Available data START

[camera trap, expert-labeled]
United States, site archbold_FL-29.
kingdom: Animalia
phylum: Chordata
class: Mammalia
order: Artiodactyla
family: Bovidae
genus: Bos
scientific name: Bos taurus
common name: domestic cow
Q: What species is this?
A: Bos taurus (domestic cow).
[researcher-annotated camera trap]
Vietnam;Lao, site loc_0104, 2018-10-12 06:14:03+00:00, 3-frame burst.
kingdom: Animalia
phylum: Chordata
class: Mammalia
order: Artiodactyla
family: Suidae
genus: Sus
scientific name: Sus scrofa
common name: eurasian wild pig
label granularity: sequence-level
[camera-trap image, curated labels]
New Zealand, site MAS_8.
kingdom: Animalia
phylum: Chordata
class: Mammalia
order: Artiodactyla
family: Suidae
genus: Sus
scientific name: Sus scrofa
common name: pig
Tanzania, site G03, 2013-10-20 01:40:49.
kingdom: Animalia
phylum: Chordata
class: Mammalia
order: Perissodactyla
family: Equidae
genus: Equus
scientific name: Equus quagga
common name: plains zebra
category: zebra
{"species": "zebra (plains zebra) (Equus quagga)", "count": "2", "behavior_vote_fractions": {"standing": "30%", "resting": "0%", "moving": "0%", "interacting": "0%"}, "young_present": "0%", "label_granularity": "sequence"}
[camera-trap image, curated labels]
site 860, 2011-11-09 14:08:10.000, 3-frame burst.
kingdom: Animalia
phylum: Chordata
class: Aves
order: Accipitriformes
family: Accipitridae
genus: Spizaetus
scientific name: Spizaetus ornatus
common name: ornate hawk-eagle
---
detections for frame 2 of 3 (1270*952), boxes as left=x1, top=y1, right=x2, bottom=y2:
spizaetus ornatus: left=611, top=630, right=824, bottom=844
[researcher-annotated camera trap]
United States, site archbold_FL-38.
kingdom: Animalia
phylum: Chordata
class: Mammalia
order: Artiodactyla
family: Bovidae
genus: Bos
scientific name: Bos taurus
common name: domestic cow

Available data END

Your answer should be the lines of the material above that include "United".

▶ [Output of the exercise]
United States, site archbold_FL-29.
United States, site archbold_FL-38.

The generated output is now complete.